Hackers of the Nomad Bridge also sent back $9 million to the platform a day after the cross-chain bridge was exploited for $190.4 million. After a 10% bounty on any funds returned, white hackers hacked back another $32 million of the total plundered and returned it to the cross-chain bridge. The rest, much of it, was shuffled between different addresses by the hacker, as they tried desperately to keep their stolen wealth. They did.

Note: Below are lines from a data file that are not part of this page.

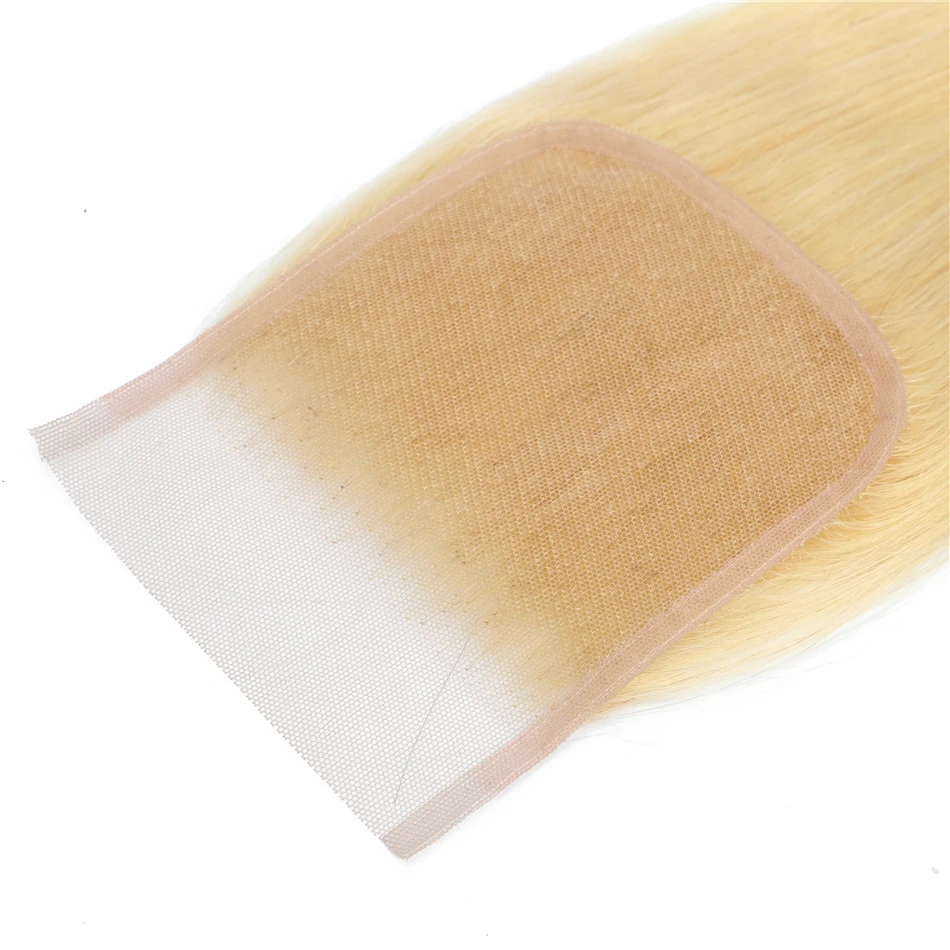 Yeswigs 613 Blonde Lace Frontal Closure Straight Wave Brazilian Human Hair Virgin Cuticle Aligned 4X4 5x5 360 Lace 613 Closure
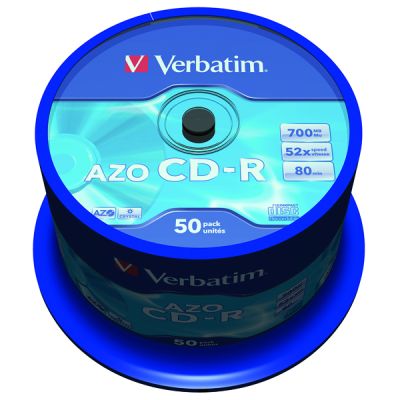 VERBATIM CD-R 80M/700MB CRYSL SPND50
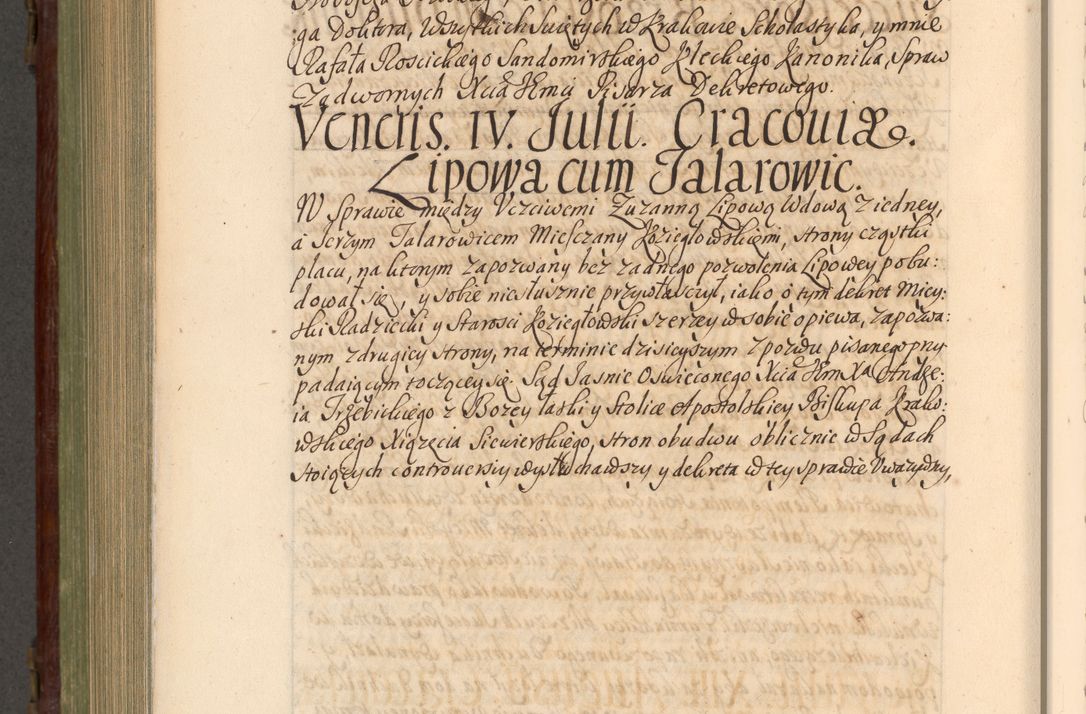 Zdjęcie nr 921 dla obiektu archiwalnego: Acta actorum episcopalium R. D. Andrea Trzebicki, episcopi Cracoviensis a mense Aprili 1675 ad Aprilem 1676 acticatorum. Volumen VI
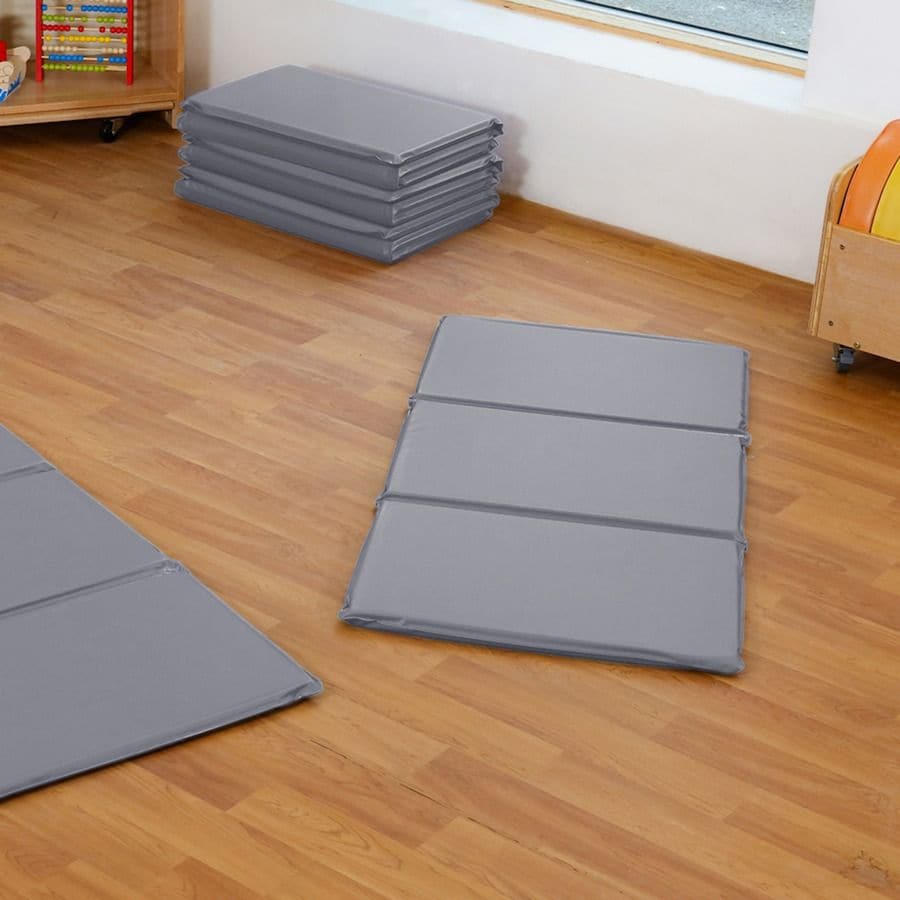 Grey Folding Sleep Mat 10pk, Grey Folding Sleep Mat 10pk, EYFS Sleep mats,Sleep Mats, Nursery sleep mats, Folding sleep mats, Children's sleep mats, Grey Folding Sleep Mat 10pk,Easy to store and use sleep mats perfect for Early years and Nursery settings, these Grey Folding Sleep Mats are soft and comfortable and easy to keep clean with a quick wipe down.Foldable sleep mats are a must-have for Early years and Nursery settings, and our Grey Folding Sleep Mat is the perfect solution forEasy to store and use s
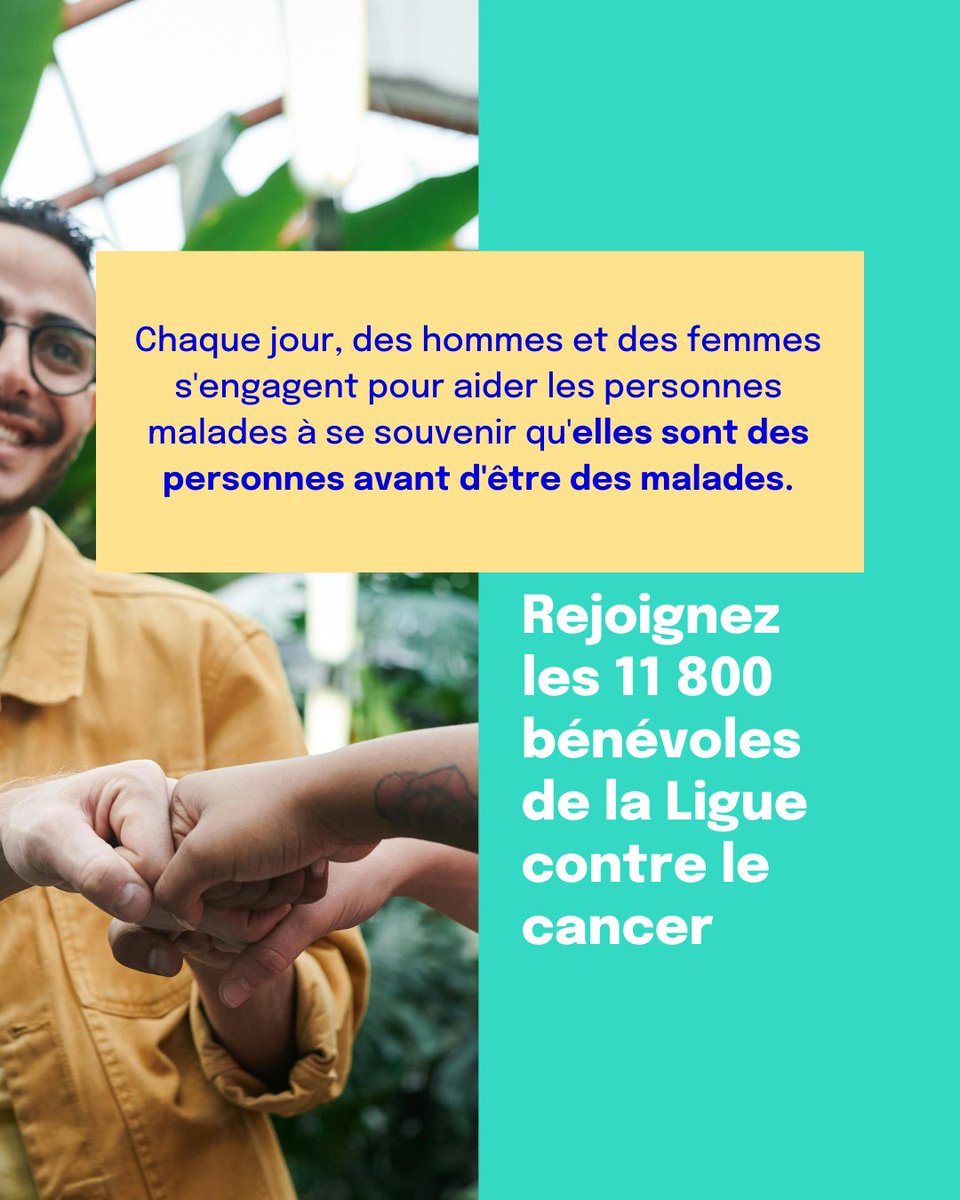 Dans chacun des 103 comités départementaux de la Ligue, près de 12 000 bénévoles donnent leur temps et leur énergie pour accompagner les personnes malades et soutenir leurs proches. 

MERCI ! 💙🧡
#JournéeMondialeDuBénévolat
👉 lncc.info/benevolat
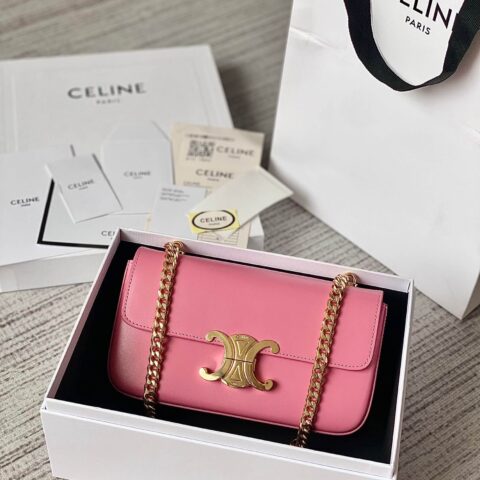 CELINE 秀场新品 最新经典款链条腋下包 197992粉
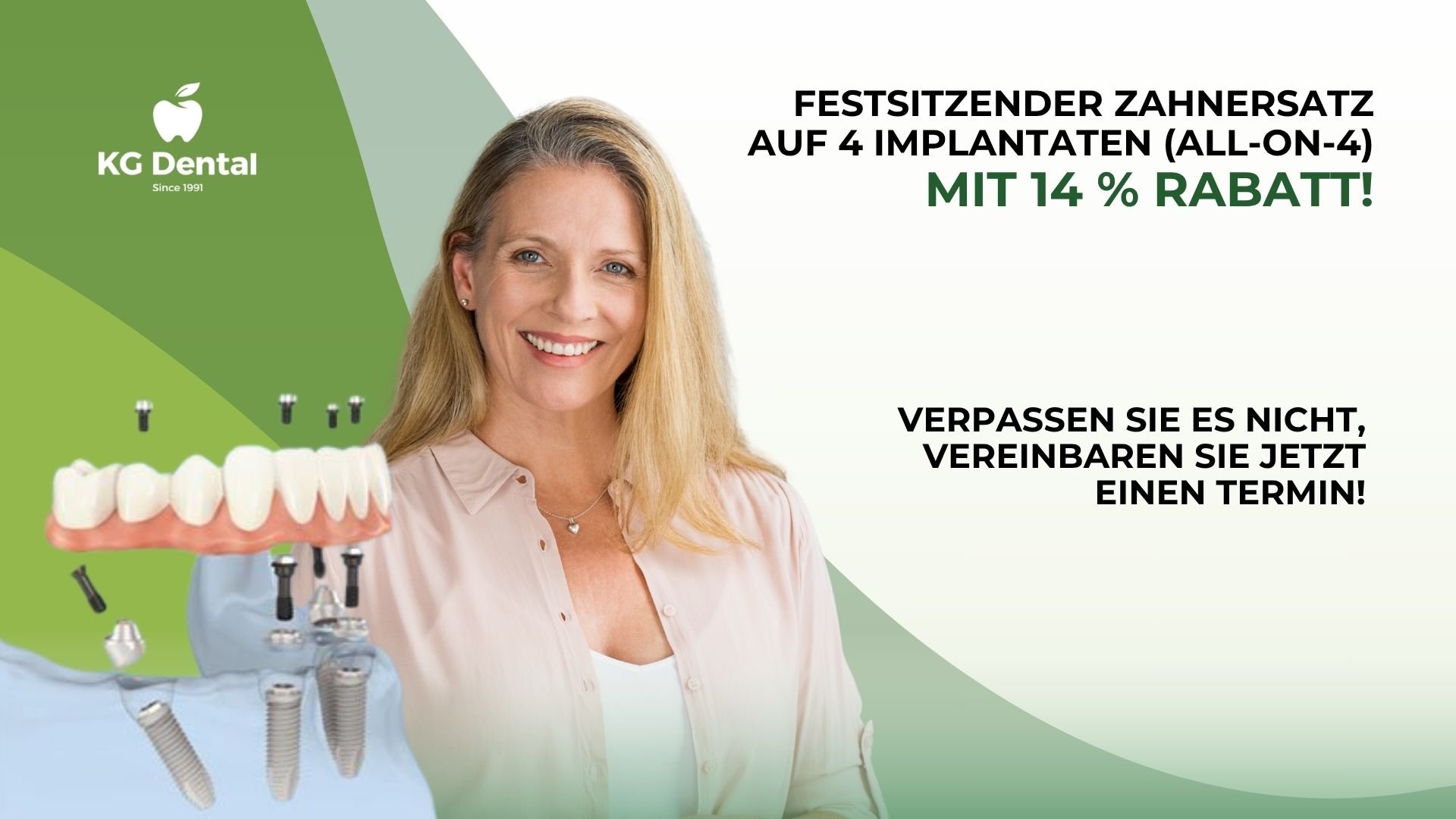 All on 4 Zahnersatz: die Wiedergeburt des Lächelns  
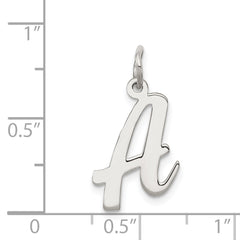 Elegant Sterling Silver 925 Initial Charm with Rhodium Plating Medium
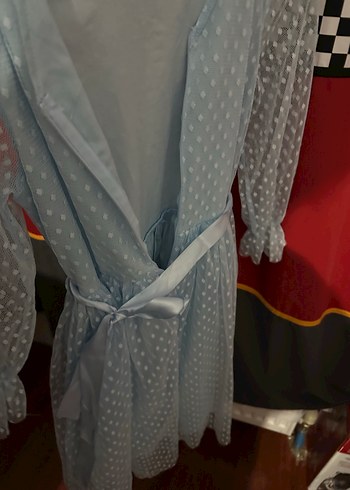 Mavi kız çocuk elbise - Görsel 2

Wormhole never recovered its $320 million. It had to be rescued. Jump Trading Group, which has a stake in the protocol, jumped in to replace the 120,000 in ETH stolen, after the vulnerability had been patched up.
How to not get hacked
Clearly, blockchain bridges appear to be the weakest link in DeFi. There are ways for individuals and protocols to stay safe.
“It is necessary to draft clear terms of reference when developing projects, cover the functionality of projects with tests as much as possible to avoid logical errors,” Alex Belets, founder of blockchain security firm Smart State, told Be[In]Crypto.
“Use automatic vulnerability scanners, do not try to implement things for which there are libraries Perform audits and keep your private keys safe. Don’t use third party applications like Profanity to generate private keys (Wintermute’s hack reason),” he added.